All data wrangling + volatility calculation codes were pulled from my another notebook [Overly simplified OLS prediction](https://www.kaggle.com/shahmahdihasan/overly-simplified-ols-prediction). The goal of this codebook to cluster the *stock_id* based on their *realized volatility*. 

### Importing all the necessary librarires

In [None]:
import numpy as np
import pandas as pd
import matplotlib.pyplot as plt
import seaborn as sns
from sklearn.metrics import r2_score
import glob
from collections import Counter
from sklearn.decomposition import PCA
from mpl_toolkits.mplot3d import Axes3D

In [None]:
order_book_training = glob.glob('/kaggle/input/optiver-realized-volatility-prediction/book_train.parquet/*')

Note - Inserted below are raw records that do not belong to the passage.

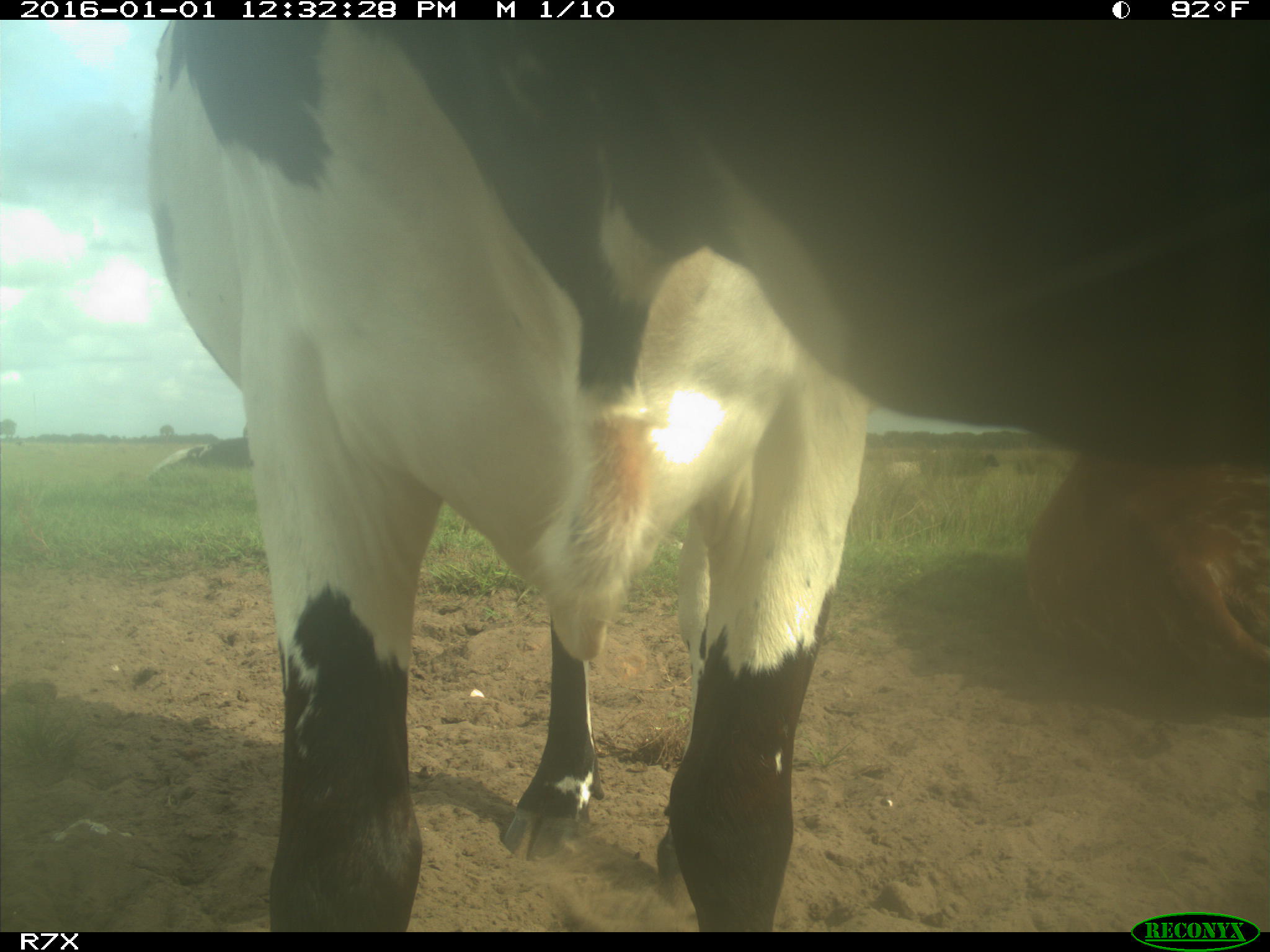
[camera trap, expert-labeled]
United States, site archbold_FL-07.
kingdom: Animalia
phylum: Chordata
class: Mammalia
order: Artiodactyla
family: Bovidae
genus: Bos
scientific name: Bos taurus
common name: domestic cow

# custom aggregate function
def wap2vol(df):
    # wap2vol stands for WAP to Realized Volatility
    temp = np.log(df).diff() # calculating tik to tik returns
    # returning realized volatility
    return np.sqrt(np.sum(temp**2)) 



# function for calculating realized volatility per time id for a given stock
def rel_vol_time_id(path):
    # book: book is an order book
    book = pd.read_parquet(path) # order book for a stock id loaded
    # calculating WAP
    p1 = book["bid_price1"]
    p2 = book["ask_price1"]
    s1 = book["bid_size1"]
    s2 = book["ask_size1"]
    
    book["WAP"] = (p1*s2 + p2*s1) / (s1 + s2)
    # calculating realized volatility for each time_id
    transbook = book.groupby("time_id")["WAP"].agg(wap2vol)
    return transbook



All the necessary functions are there, now let's calculate the realized volatility for each *(stock_id, time_id)* tuples.

In [None]:
%%time 
stock_id = []
time_id = []
relvol = []
for i in order_book_training:
    # finding the stock_id
    temp_stock = int(i.split("=")[1])
    # find the realized volatility for all time_id of temp_stock
    temp_relvol = rel_vol_time_id(i)
    stock_id += [temp_stock]*temp_relvol.shape[0]
    time_id += list(temp_relvol.index)
    relvol += list(temp_relvol)

past_volatility = pd.DataFrame({"stock_id": stock_id, "time_id": time_id, "volatility": relvol})

In [None]:
train = pd.read_csv('../input/optiver-realized-volatility-prediction/train.csv')
joined = train.merge(past_volatility, on = ["stock_id","time_id"], how = "left")
stockID = 0
sns.scatterplot(data = joined[joined["stock_id"]==stockID], x = "target", y = "volatility")
plt.show()

In [None]:
# finding the number of time_id each stock_id has 
count_stock_id = Counter(stock_id)

In [None]:
count_stock_id

We can see not all the *stock_id* has equal number of time_id. For now I am proceeding with *stock_id* with number of *time_id* = 3830 

In [None]:
eligible_stock_id = []
for i in count_stock_id:
    if count_stock_id[i] == 3830:
        eligible_stock_id.append(i)

In [None]:
past_volatility = past_volatility.loc[past_volatility["stock_id"].isin(eligible_stock_id),:]

In [None]:
vecx = np.array(past_volatility["volatility"])

In [None]:
X = np.reshape(vecx, (3830,-1))

Principal Component Analysis (PCA) is scale sensitive, hence I am preprocessing the data using *StandardScalar* from sklearn. I am also using a 2-component PCA for the ease of visualization to see if there actually exists any stock classes.

In [None]:
from sklearn.preprocessing import StandardScaler
X = StandardScaler().fit_transform(X.T)
pca = PCA(n_components=3)
PC = pca.fit_transform(X)
PC.shape

In [None]:
sns.set_style("whitegrid", {'axes.grid' : False})
fig = plt.figure(figsize=(6,6))
ax = Axes3D(fig) 

x = PC[:,0]
y = PC[:,1]
z = PC[:,2]


ax.scatter(x, y, z, c=x, marker='o')
ax.set_xlabel('PC_0')
ax.set_ylabel('PC_1')
ax.set_zlabel('PC_2')

plt.show()


In [None]:
print(pca.explained_variance_ratio_)

In [None]:
sns.set_theme(style="white")
cmap = sns.diverging_palette(230, 20, as_cmap=True)
sns.heatmap(np.corrcoef(X), cmap=cmap)
plt.show()

Conclusion being: in terms of volatility, the stocks are almost uncorrelated.